As expected, a whopping 62 percent of young Americans, the population currently between the ages of 18 and 32 who have also been referred to as the Millennial Generation or Generation Y, support legalization. Interestingly enough, according to Pew’s results, half of the baby boomer generation also favors cannabis reform, a fraction so high that it’s doubled from a poll taken in 1994 and “among the highest percentages ever.”
Louis Di Paolo, president of Ramapo College NORML, one of New Jersey’s two college chapters of the National Organization for the Reform of Marijuana Laws, explains:
“The high percentage of Americans who now support marijuana legalization shows that the issue of marijuana reform is no longer taboo. People are finally starting to realize that marijuana is not as dangerous as we have been told to believe previously, and the problems associated with marijuana are products of its criminalization. History shows prohibition does not work. It is no secret that marijuana is safer than other legal drugs, including alcohol, prescription medications and even caffeine. It has become blatantly obvious that the punishment for marijuana arrests does not fit the crime anymore.”

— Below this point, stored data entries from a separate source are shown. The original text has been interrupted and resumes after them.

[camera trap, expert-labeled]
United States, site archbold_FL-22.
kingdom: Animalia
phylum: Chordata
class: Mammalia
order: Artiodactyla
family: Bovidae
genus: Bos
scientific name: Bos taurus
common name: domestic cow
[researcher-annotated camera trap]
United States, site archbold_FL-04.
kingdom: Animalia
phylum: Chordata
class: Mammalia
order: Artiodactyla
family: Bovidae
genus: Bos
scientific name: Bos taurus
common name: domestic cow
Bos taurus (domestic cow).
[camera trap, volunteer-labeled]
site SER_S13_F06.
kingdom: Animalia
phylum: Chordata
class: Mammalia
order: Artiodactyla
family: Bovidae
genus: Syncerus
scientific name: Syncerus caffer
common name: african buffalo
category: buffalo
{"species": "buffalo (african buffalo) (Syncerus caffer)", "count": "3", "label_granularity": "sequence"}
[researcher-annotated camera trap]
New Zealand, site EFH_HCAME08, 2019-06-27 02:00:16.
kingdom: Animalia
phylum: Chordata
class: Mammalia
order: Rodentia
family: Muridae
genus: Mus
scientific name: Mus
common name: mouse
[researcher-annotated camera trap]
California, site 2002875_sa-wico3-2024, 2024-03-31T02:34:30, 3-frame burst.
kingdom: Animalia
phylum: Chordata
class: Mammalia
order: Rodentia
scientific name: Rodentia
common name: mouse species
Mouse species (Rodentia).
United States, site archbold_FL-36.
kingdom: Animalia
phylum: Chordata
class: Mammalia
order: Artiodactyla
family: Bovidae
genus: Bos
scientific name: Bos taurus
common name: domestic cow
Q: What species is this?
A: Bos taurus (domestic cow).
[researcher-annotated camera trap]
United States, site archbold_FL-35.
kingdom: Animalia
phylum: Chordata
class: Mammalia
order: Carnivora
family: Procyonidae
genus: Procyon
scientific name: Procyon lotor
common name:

What does this all mean at the end of the day? Pew’s poll dug deeper than acceptance over the political intervention of marijuana laws, but weaved through more detailed opinions about the shifting of public opinion. More Americans accept the medical uses of cannabis, agree smoking marijuana is not morally wrong, and disagree with how the federal government handles their efforts and enforces the policy than those that do not.
Secretary of Ramapo College NORML Eric Vitale said, “It’s obvious that research is expanding about marijuana, since it was never done before. As the research has been moving along, it’s showing that marijuana is better than what we previously thought. Along with that, opinions are going to change as new information develops. Previously, research has been biased or interrupted. So, now, research can be more efficient than before to factually study the plant.”
Ramapo College NORML, with help from 1Step, a campus organization dedicated to environmental conservation and sustainability, will be holding its annual all-day Greenfest event on Saturday, April 20 on the Bandshell lawn.
Although the majority of Americans favor marijuana reform, the Drug Enforcement Administration does not. In fact, two years ago, the DEA released and published a position paper on marijuana, thoroughly outlining its stance against reform. In the paper, the agency blatantly denies the medical uses of cannabis: “Specifically, smoked marijuana has not withstood the rigors of science-it is not medicine, and it is not safe.”
The Vermont House approved a decriminalization bill last week. The bill hopefully will be on its way to the senate and the governor after its final vote sometime this week. Public Policy Voting, a United States polling firm established in 2001, reported in February 2012 that nearly two-thirds of Vermont voters strongly favor decriminalization of marijuana.
There is only progress forward, initiated by the public, for cannabis reform not only in Vermont, but nationwide.